B. New York Insurance Law
New York enacted the Comprehensive Automobile Insurance Reparations Act, N.Y. Ins. Law §§ 5101-5109, to "ensure prompt compensation for losses incurred by accident victims without regard to fault or negligence [and] to reduce the burden on the courts[.]" Med. Soc'y of State of N.Y. v. Serio, 100 N.Y.2d 854, 860 (2003). No-fault insurers reimburse patients for up to $50,000 in personal injury benefits without proof of fault of the other driver. Reimbursements can include all necessary expenses incurred for medical and other professional health services. See N.Y. Ins. Law § 5102(a)(1)(b); 11 N.Y. Comp. Code R. & Regs. ("N.Y.C.R.R.") § 65-1.1. To guarantee prompt compensation, the regulatory scheme's "30-day Rule" requires insurers to request any necessary "verification" of a claim within ten days of its receipt, and then pay or deny the claim within 30 days. See N.Y. Ins. Law § 5106(a); N.Y.C.R.R. § 65-3.8(a), (c).
An insured patient has the right to assign a claim for no-fault insurance benefits to her healthcare provider, who in turn may submit requests for payment directly to the insurance company. See 11 N.Y.C.R.R. § 65-3.11(a).
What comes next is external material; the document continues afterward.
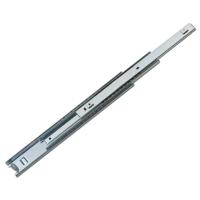 5702 Heavy-duty Drawer Slide, Steel ball-bearing slide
New York healthcare providers submitting such claims must use a form, commonly called the NF-3, that bears the following statutorily-prescribed warning: "Any person who knowingly and with intent to defraud any insurance company ... files [a] statement of claim containing any materially false information, or conceals for the purpose of misleading, information concerning any fact material thereto, commits a fraudulent insurance act, which is a crime." N.Y. Ins. Law § 403(d); see also 11 N.Y.C.R.R. § 65-3 App. 13. In addition, an insurer may reasonably require the insured patient (or the patient's assignee or representative) to "submit to examinations under oath by any person named by the [insurance company]" and "provide any other pertinent information that may assist the [insurer] in determining the amount due and payable." 11 N.Y.C.R.R. § 65-1.1 (b), (d).
C. GEICO's Compliance
As noted above, New York's no-fault rules imposed strict time constraints on GEICO to verify and decide whether to pay claims for no-fault benefits. GEICO continued to rely on their internal claim procedures as required, even after it had reason to suspect the legitimacy of claims submitted by Nadel and the PCs. As a result, GEICO either timely paid claims submitted by the defendants, timely and appropriately denied such claims, or timely issued requests for additional verification with respect to all pending claims submitted by the defendants. See Complaint ¶¶ 135-36.
Beginning on March 21, 2016, GEICO made multiple formal requests for the examination under oath of defendant Lexington. These requests were timely and based upon the application of the objective standards justifying the examinations under oath sought. Lexington failed to appear for any of the scheduled examinations under oath. See id. ¶¶ 151-54. As a result, GEICO contends that Lexington breached a condition precedent to coverage and that GEICO is therefore not responsible for the payment of those claims for which examinations under oath were sought and Lexington failed to appear. See id. ¶ 156.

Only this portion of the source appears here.